#### Excerpted text
┏━━

Mermaid Diagram Specialist

Overview

Purpose: Expert in creating comprehensive Mermaid diagrams for documentation, architecture visualization, and process mapping

Category: Tech Primary Users: tech-writer, architecture-validator, product-technical, tech-lead

When to Use This Skill

• Creating architecture documentation
• Visualizing workflows and processes
• Documenting data models (ERDs)
• Explaining sequence flows
• Creating state machines
• Documenting component relationships
• Creating decision trees
• Visualizing user journeys

Prerequisites

Required:

• Understanding of the system/process to document
• Access to technical specifications
• Knowledge of diagram type needed

Optional:

• Design system colors for consistency
• Existing documentation to reference

Input

What the skill needs:

• Process/system description
• Entities and relationships (for ERDs)
• Component interactions (for sequence diagrams)
• Architecture layers (for C4 diagrams)
• States and transitions (for state diagrams)

Workflow

Step 1: Diagram Type Selection

Objective: Choose appropriate diagram type for requirements

Available Diagram Types:

1. Flowchart: Decision flows, algorithms, processes
2. Sequence Diagram: API interactions, message flows
3. ERD: Database schemas, entity relationships
4. Class Diagram: Object-oriented design
5. State Diagram: State machines, lifecycle
6. Gantt Chart: Project timelines, schedules
7. C4 Diagram: Architecture at different levels
8. Pie/Bar Charts: Data visualization
9. Git Graph: Version control flows
10. User Journey: User experience flows

Decision Matrix:

• Process with decisions → Flowchart
• API/system interactions → Sequence Diagram
• Database structure → ERD
• System architecture → C4 Diagram
• Object relationships → Class Diagram
• State transitions → State Diagram
• Project timeline → Gantt Chart

Validation:

• Diagram type matches content
• Complexity appropriate
• Audience considered
• Purpose clear

Output: Selected diagram type

Step 2: Flowchart Creation

Objective: Create process and decision flow diagrams

Syntax:

flowchart TD
    Start([Start]) --> Input[/User Input/]
    Input --> Validate{Valid?}
    Validate -->|Yes| Process[Process Data]
    Validate -->|No| Error[Show Error]
    Error --> Input
    Process --> Save[(Save to DB)]
    Save --> Success[/Success Response/]
    Success --> End([End])

┗━━

#### Job 1
Answer these questions about the Mermaid skill description:
(a) Who are its primary users?
(b) Which diagram type does its decision matrix assign to database structure?
(c) Which diagram type is listed for version control flows?

Rows from a dataset

┏━━

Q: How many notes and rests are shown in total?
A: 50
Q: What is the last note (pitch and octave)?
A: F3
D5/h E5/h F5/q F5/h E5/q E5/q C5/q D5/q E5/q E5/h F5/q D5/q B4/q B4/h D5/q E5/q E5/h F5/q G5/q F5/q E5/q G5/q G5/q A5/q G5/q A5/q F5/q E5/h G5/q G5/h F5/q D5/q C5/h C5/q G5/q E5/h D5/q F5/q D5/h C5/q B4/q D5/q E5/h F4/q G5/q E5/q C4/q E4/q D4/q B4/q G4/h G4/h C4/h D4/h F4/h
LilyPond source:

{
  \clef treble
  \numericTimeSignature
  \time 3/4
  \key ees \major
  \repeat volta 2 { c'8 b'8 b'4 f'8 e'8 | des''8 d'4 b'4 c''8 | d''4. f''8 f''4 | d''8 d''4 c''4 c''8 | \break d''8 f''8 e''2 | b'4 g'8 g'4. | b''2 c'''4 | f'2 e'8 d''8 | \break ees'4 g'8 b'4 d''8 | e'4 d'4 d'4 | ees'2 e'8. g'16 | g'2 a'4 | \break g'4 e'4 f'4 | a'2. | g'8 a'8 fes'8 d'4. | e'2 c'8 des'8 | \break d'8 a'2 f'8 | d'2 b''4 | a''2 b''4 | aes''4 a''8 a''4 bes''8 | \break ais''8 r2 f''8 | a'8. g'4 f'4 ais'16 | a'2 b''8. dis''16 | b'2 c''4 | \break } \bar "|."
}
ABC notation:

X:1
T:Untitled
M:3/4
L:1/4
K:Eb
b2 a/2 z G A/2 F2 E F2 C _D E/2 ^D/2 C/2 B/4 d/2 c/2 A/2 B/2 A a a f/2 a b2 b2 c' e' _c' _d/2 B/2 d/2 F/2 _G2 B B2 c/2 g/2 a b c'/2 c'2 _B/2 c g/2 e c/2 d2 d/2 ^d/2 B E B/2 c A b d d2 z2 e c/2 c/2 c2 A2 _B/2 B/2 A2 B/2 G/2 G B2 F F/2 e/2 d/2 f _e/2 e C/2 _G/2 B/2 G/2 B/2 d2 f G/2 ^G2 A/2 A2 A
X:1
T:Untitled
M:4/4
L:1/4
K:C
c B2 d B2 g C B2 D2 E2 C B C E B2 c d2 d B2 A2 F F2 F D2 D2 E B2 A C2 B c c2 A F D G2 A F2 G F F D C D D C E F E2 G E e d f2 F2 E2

┗━━

#### Job 2
Copy all of the records above line for line, changing nothing.

#### Worked solution 1
(a) tech-writer, architecture-validator, product-technical, tech-lead
(b) ERD
(c) Git Graph

#### Worked solution 2
Q: How many notes and rests are shown in total?
A: 50
Q: What is the last note (pitch and octave)?
A: F3
D5/h E5/h F5/q F5/h E5/q E5/q C5/q D5/q E5/q E5/h F5/q D5/q B4/q B4/h D5/q E5/q E5/h F5/q G5/q F5/q E5/q G5/q G5/q A5/q G5/q A5/q F5/q E5/h G5/q G5/h F5/q D5/q C5/h C5/q G5/q E5/h D5/q F5/q D5/h C5/q B4/q D5/q E5/h F4/q G5/q E5/q C4/q E4/q D4/q B4/q G4/h G4/h C4/h D4/h F4/h
LilyPond source:

{
  \clef treble
  \numericTimeSignature
  \time 3/4
  \key ees \major
  \repeat volta 2 { c'8 b'8 b'4 f'8 e'8 | des''8 d'4 b'4 c''8 | d''4. f''8 f''4 | d''8 d''4 c''4 c''8 | \break d''8 f''8 e''2 | b'4 g'8 g'4. | b''2 c'''4 | f'2 e'8 d''8 | \break ees'4 g'8 b'4 d''8 | e'4 d'4 d'4 | ees'2 e'8. g'16 | g'2 a'4 | \break g'4 e'4 f'4 | a'2. | g'8 a'8 fes'8 d'4. | e'2 c'8 des'8 | \break d'8 a'2 f'8 | d'2 b''4 | a''2 b''4 | aes''4 a''8 a''4 bes''8 | \break ais''8 r2 f''8 | a'8. g'4 f'4 ais'16 | a'2 b''8. dis''16 | b'2 c''4 | \break } \bar "|."
}
ABC notation:

X:1
T:Untitled
M:3/4
L:1/4
K:Eb
b2 a/2 z G A/2 F2 E F2 C _D E/2 ^D/2 C/2 B/4 d/2 c/2 A/2 B/2 A a a f/2 a b2 b2 c' e' _c' _d/2 B/2 d/2 F/2 _G2 B B2 c/2 g/2 a b c'/2 c'2 _B/2 c g/2 e c/2 d2 d/2 ^d/2 B E B/2 c A b d d2 z2 e c/2 c/2 c2 A2 _B/2 B/2 A2 B/2 G/2 G B2 F F/2 e/2 d/2 f _e/2 e C/2 _G/2 B/2 G/2 B/2 d2 f G/2 ^G2 A/2 A2 A
X:1
T:Untitled
M:4/4
L:1/4
K:C
c B2 d B2 g C B2 D2 E2 C B C E B2 c d2 d B2 A2 F F2 F D2 D2 E B2 A C2 B c c2 A F D G2 A F2 G F F D C D D C E F E2 G E e d f2 F2 E2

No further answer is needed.